Schuxn, Schoitl, Schlosserboum – Ein kulinarisches Vermächtnis aus der Oberpfalz
Schuxn, Schoitl, Schlosserboum – Ein kulinarisches Vermächtnis aus der Oberpfalz
Es sind Namen, die klingen wie aus einer anderen Zeit: Schuxn, Schoitl, Schlosserboum. Hinter ihnen verbirgt sich jedoch kein Geheimcode, sondern ein Stück gelebte Oberpfälzer Alltagskultur – festgehalten im Kochbuch „Schuxn, Schoitl, Schlosserboum – Traditionelle Oberpfälzer Kcoh- und Backrezepte“ von Erika Eichenseer (92) und Martin Stangl (65).
Dieses 176 Seiten starke Buch im küchentauglichen Alltagsformat ist weit mehr als eine Sammlung von Rezepten. Es ist ein kulinarisches Gedächtnis, gespeist aus Erinnerungen, Erzählungen und überlieferten Handgriffen. Die Rezepte stammen aus Küchen, in denen nicht nach Grammangaben gekocht wurde, sondern nach Gefühl: „Da nimmst a wengl vo dem, vo dem und vo dem, und dann riahst as durch.“
Signierstunden am Samstag, 4. April 2026
Die Autoren laden nach dem Auftakt in Regensburg auch zu Signierstunden in Amberg und Weiden ein: Am Samstag, den 4. April 2026, in Amberg um 11 Uhr im Buchladen Thalia (Georgenstr. 2) und in Weiden um 14 Uhr ebenfalls im Buchladen Thalia im NOC (Macerataplatz 1).
Kochen wie früher – einfach, ehrlich, bodenständig
Die Gerichte eint ihre Schlichtheit. Vieles wird in heißem Fett goldgelb gebacken, oft in echtem Butterschmalz – aus gutem Grund: „Weil das den besten Geschmack hat“, wie Stangl sagt, der sich in der kurzen Entstehungszeit des Buches zwischen Dezember und Februar auf Schmalzgebäck spezialisiert hat. Ob „Bachene Scheam“, die messerdick ausgerollt ins Fett wandern und kurz vor Verzehr, zum Beispiel bei einer Signierstunde, noch mit Puderzucker bestäubt werden, oder andere Schmalzgebäcke: Die Küche der „Bauersleut’“ war pragmatisch, nahrhaft und ohne Schnörkel.
Auch der Umgang mit Lebensmitteln erzählt von einer anderen Zeit.
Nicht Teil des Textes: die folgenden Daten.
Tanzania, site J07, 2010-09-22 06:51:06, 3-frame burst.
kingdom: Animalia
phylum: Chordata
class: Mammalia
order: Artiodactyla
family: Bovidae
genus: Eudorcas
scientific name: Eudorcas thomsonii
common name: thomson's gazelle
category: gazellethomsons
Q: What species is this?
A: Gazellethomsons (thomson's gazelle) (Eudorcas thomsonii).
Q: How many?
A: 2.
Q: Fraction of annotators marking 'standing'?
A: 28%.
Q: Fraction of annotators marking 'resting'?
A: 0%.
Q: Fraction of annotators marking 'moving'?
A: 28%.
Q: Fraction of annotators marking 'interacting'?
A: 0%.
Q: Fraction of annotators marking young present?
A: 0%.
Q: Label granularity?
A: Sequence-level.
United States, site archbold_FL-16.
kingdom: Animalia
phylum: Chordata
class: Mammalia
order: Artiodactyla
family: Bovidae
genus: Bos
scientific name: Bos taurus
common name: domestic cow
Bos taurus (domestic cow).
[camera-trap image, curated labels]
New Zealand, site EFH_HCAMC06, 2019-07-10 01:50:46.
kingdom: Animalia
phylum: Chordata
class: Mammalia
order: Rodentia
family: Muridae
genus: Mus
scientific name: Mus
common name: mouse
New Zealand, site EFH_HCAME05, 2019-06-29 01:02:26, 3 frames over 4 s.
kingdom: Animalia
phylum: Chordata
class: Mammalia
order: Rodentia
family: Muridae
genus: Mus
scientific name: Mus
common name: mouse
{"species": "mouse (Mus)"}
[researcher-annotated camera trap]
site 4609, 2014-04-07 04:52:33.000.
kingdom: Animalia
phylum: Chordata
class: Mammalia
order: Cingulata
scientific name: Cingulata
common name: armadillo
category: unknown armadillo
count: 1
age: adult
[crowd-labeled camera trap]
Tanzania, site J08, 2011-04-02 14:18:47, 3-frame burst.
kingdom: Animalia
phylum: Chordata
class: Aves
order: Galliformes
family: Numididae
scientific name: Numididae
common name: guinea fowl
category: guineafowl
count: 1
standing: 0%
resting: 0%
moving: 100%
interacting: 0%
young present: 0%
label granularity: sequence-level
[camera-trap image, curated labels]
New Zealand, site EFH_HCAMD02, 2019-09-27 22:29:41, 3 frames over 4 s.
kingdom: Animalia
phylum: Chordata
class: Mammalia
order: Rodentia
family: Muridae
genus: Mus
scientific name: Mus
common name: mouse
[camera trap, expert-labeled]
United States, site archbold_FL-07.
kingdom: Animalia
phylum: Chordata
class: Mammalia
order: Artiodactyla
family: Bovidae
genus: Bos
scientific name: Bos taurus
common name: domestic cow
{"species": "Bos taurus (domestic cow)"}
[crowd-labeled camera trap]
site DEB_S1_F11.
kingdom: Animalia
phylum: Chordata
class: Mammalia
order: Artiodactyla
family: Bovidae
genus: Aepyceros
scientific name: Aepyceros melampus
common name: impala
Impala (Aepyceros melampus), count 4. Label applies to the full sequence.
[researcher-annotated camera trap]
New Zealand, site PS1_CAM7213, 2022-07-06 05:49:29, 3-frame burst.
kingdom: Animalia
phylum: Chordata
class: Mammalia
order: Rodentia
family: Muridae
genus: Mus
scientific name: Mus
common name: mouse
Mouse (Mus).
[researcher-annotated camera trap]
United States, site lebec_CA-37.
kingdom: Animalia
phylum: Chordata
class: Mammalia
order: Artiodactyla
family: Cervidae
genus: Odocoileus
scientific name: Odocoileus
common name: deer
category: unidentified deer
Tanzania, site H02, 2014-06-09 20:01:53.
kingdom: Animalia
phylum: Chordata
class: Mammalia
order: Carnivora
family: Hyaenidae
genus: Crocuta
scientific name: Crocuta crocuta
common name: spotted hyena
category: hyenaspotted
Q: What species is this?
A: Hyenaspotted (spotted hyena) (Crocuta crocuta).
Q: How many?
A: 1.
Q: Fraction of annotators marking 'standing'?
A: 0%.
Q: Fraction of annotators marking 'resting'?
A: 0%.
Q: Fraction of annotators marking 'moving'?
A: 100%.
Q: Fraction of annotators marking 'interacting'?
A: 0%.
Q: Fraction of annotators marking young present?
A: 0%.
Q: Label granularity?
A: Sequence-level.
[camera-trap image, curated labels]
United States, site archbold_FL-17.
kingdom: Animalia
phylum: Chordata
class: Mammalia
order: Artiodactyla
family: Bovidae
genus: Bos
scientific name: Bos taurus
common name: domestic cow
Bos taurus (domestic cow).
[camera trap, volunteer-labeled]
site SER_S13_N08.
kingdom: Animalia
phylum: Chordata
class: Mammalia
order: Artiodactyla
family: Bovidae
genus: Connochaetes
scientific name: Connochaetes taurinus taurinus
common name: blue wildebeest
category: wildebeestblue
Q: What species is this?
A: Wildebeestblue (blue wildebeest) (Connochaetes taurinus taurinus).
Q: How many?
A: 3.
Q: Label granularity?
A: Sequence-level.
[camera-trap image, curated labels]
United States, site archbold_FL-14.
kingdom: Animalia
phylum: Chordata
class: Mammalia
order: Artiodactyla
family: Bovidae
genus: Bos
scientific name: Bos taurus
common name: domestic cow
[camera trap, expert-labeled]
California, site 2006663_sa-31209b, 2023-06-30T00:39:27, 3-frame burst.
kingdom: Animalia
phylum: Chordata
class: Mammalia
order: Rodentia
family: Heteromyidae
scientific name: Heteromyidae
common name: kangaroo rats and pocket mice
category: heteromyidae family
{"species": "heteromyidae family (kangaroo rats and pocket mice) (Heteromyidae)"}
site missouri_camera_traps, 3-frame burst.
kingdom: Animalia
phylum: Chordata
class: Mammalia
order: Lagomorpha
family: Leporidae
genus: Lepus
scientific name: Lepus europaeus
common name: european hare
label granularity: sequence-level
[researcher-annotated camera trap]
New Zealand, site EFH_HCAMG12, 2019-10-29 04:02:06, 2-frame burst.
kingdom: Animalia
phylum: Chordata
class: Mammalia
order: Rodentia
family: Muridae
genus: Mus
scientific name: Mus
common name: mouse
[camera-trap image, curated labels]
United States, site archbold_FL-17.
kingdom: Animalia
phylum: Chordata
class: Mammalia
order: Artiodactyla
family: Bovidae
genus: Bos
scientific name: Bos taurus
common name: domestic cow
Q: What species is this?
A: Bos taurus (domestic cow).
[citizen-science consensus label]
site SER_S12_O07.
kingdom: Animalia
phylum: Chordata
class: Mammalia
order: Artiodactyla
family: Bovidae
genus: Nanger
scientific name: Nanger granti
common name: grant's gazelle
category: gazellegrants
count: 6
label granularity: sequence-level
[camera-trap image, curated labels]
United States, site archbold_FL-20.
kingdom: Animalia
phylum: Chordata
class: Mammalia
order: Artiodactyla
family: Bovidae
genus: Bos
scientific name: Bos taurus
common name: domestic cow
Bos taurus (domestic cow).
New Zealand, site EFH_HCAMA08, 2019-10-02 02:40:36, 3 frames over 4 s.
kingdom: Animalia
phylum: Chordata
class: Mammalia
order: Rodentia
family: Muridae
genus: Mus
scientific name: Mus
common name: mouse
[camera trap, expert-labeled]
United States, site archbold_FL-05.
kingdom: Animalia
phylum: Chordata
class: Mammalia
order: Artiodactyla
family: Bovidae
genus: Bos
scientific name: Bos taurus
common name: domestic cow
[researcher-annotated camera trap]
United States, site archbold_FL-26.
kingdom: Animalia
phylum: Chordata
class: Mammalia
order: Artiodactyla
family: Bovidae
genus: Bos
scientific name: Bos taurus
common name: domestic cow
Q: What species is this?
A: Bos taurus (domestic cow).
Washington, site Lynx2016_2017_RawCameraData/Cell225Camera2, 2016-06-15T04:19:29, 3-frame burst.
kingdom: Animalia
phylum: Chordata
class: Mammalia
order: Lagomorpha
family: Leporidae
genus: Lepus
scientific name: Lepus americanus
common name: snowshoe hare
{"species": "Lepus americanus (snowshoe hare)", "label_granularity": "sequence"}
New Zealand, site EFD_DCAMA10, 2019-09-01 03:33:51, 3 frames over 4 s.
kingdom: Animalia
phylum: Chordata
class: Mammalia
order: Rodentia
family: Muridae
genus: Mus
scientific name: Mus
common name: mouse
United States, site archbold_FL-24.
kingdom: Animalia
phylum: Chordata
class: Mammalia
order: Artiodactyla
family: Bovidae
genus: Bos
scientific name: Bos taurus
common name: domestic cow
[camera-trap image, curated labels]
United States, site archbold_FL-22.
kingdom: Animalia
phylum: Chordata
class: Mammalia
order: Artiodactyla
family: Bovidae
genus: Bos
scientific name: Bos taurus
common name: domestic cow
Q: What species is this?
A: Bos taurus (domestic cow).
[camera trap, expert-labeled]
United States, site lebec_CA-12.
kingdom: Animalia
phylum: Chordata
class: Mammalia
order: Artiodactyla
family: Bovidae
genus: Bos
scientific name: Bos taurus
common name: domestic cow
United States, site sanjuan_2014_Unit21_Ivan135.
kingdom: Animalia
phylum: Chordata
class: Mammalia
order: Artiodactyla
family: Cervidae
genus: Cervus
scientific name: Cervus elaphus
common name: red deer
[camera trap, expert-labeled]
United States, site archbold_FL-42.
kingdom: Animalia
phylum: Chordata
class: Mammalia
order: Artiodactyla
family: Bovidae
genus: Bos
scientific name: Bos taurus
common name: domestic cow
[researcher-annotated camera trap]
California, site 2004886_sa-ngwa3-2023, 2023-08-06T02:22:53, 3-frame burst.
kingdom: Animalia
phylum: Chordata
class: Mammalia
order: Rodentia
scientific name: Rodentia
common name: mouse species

Nichts wurde verschwendet: Aus alten Semmeln wurden Brösel, aus Brezen entstanden Breznsuppen oder Knödel. Diese Haltung ist kein Trend, sondern gelebte Notwendigkeit vergangener Generationen – geprägt von Menschen wie der Tante Maria von Martin Stanngl: Jahrgang 1907, mit zwei Weltkriegen in den Knochen, die „nicht mal einen Brotkrumen weggeworfen hätte“. Sie hatte in ihrem Garten alles von der Erdbeere bis zur Kartoffel – „ich werde die „seißn Himbeeren“, die sie für mich an meinem Namenstag immer gemacht hat, nie vergessen. Und dazu gab es Schlagsahne.“
Zwischen Brauchtum und Rezept
Das Besondere am Buch ist diese Verbindung von Kulinarik und Kultur. Neben den Rezepten finden sich immer wieder Geschichten. Zum Beispiel vom Heischebrauch in Nabburg, bei dem junge Männer vermummt um die Häuser zogen, und um auch nicht an der Stimme erkannt zu werden, eine Schrift vors Fenster hielten:
„Mia ham g’hört, ihr habts g’schlacht
und recht große Würsccht auch gmacht.
Wir bitten den Herrn und bitten die Frau:
Gebts uns was von euerer Sau!“
Diese Erinnerungen machen deutlich: Essen war nie nur Nahrungsaufnahme, sondern Teil des sozialen Lebens, eng verwoben mit Brauchtum und Jahreskreis. Genau darin liegt der Mehrwert des Buches – es dokumentiert nicht nur, wie gekocht wurde, sondern warum.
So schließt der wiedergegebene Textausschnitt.